--- EXERCISE DATA ---
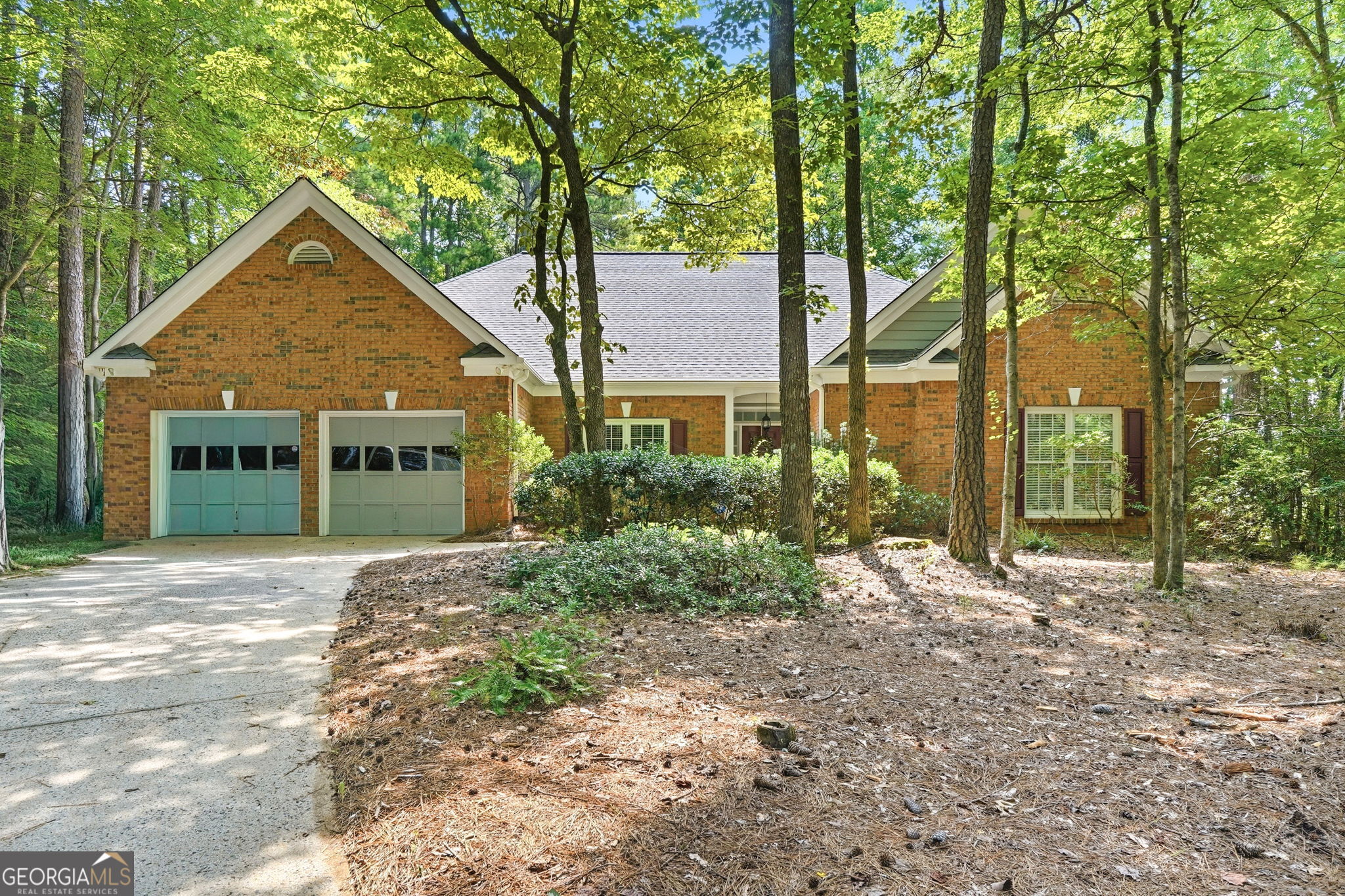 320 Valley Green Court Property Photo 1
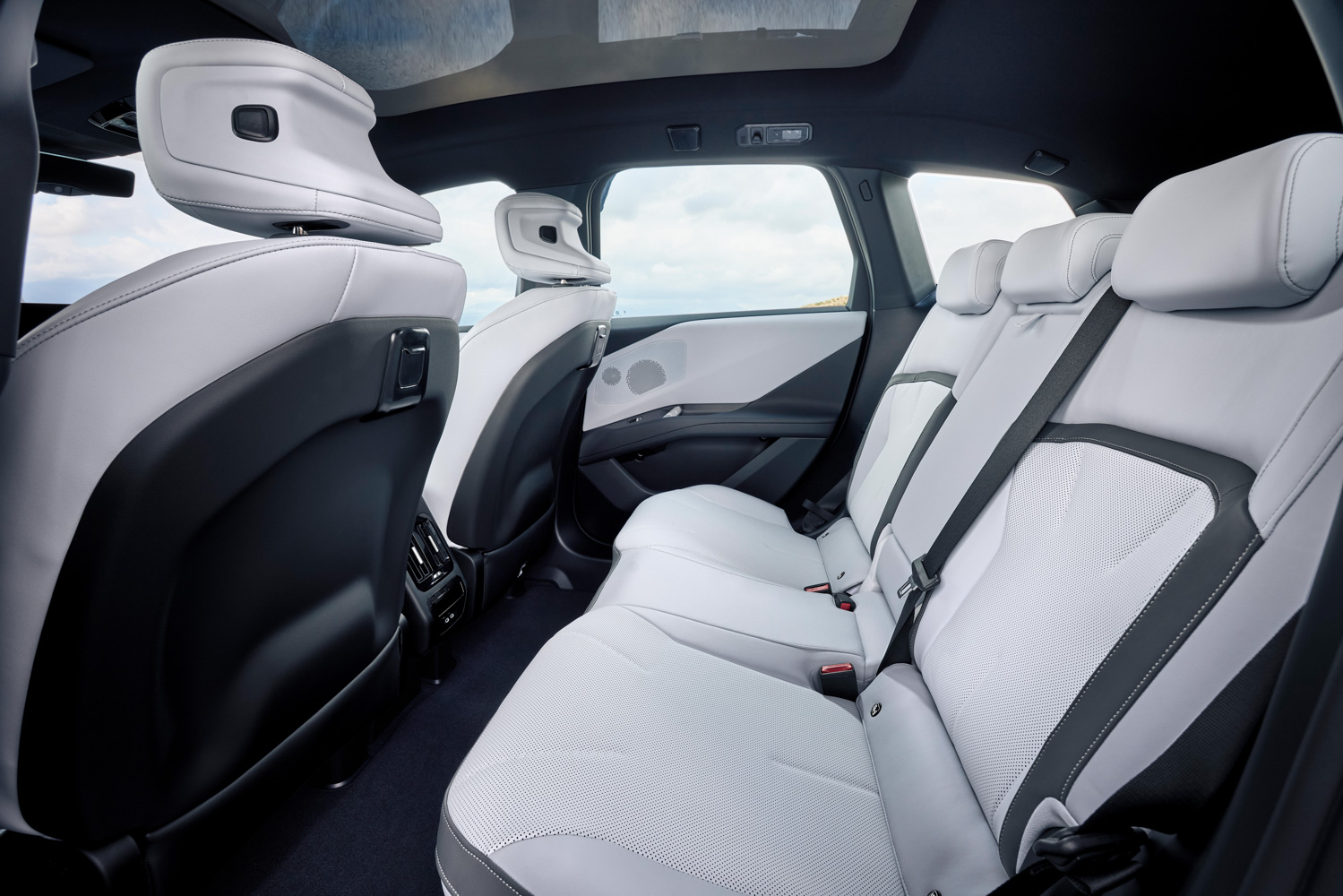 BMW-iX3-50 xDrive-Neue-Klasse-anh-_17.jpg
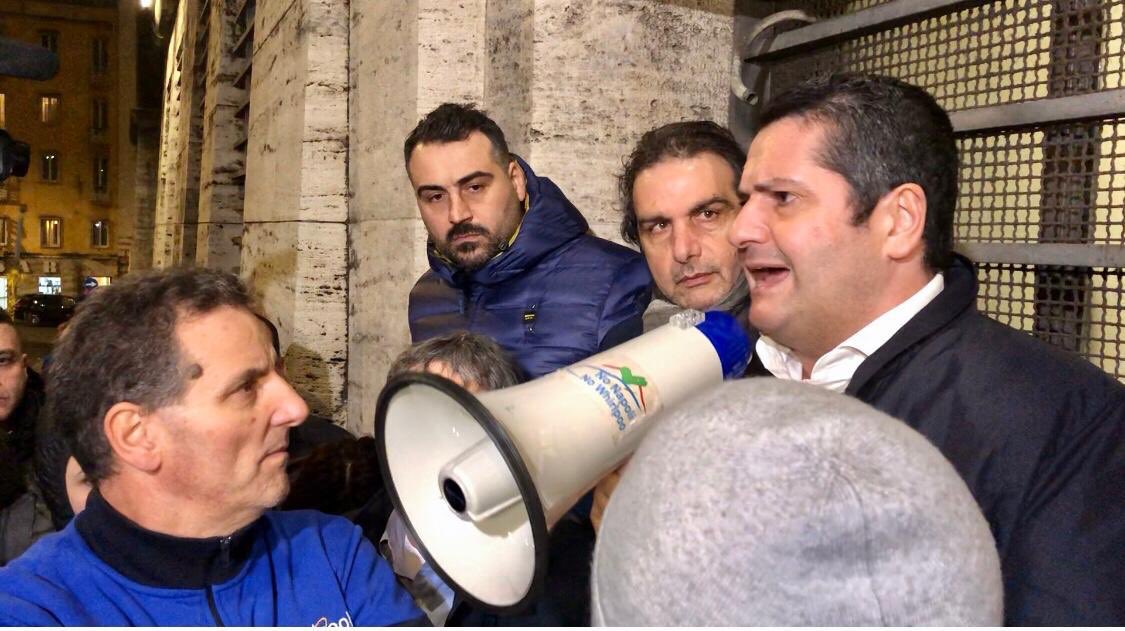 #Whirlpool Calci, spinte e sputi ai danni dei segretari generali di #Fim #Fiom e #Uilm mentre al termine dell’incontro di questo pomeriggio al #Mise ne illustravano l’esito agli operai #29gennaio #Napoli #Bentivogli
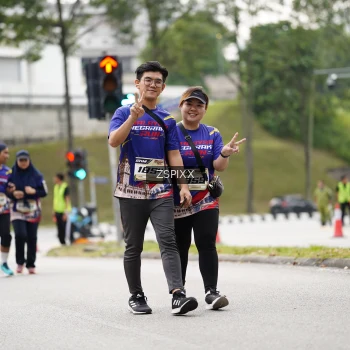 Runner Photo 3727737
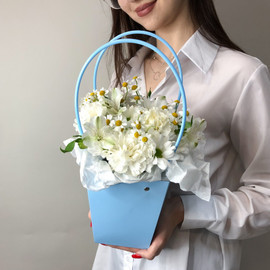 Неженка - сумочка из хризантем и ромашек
---
--- EXERCISE DATA ---
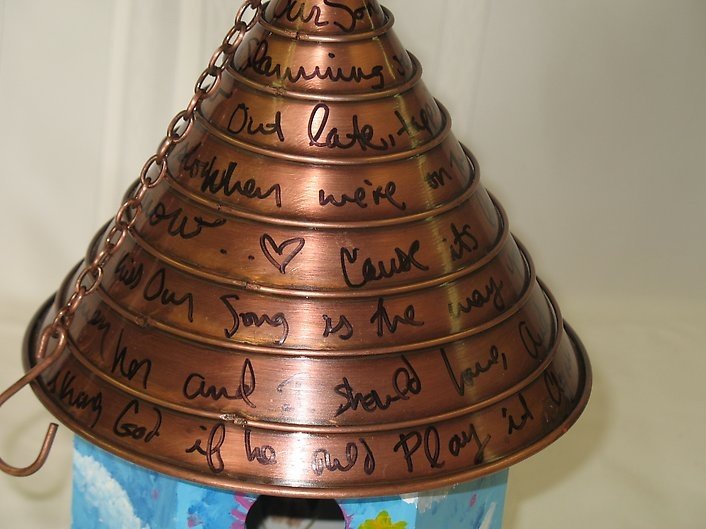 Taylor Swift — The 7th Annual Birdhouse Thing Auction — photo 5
---
→ **WHAT THE TASK ASKS**
Leaving all pictures out, output exactly the lines of the material above from the line with "320 Valley Green Court Property Photo 1" to the line with "Неженка - сумочка из хризантем и ромашек", both included.

→ **SOLUTION TO THIS TASK**
 320 Valley Green Court Property Photo 1
 BMW-iX3-50 xDrive-Neue-Klasse-anh-_17.jpg
 #Whirlpool Calci, spinte e sputi ai danni dei segretari generali di #Fim #Fiom e #Uilm mentre al termine dell’incontro di questo pomeriggio al #Mise ne illustravano l’esito agli operai #29gennaio #Napoli #Bentivogli
 Runner Photo 3727737
 Неженка - сумочка из хризантем и ромашек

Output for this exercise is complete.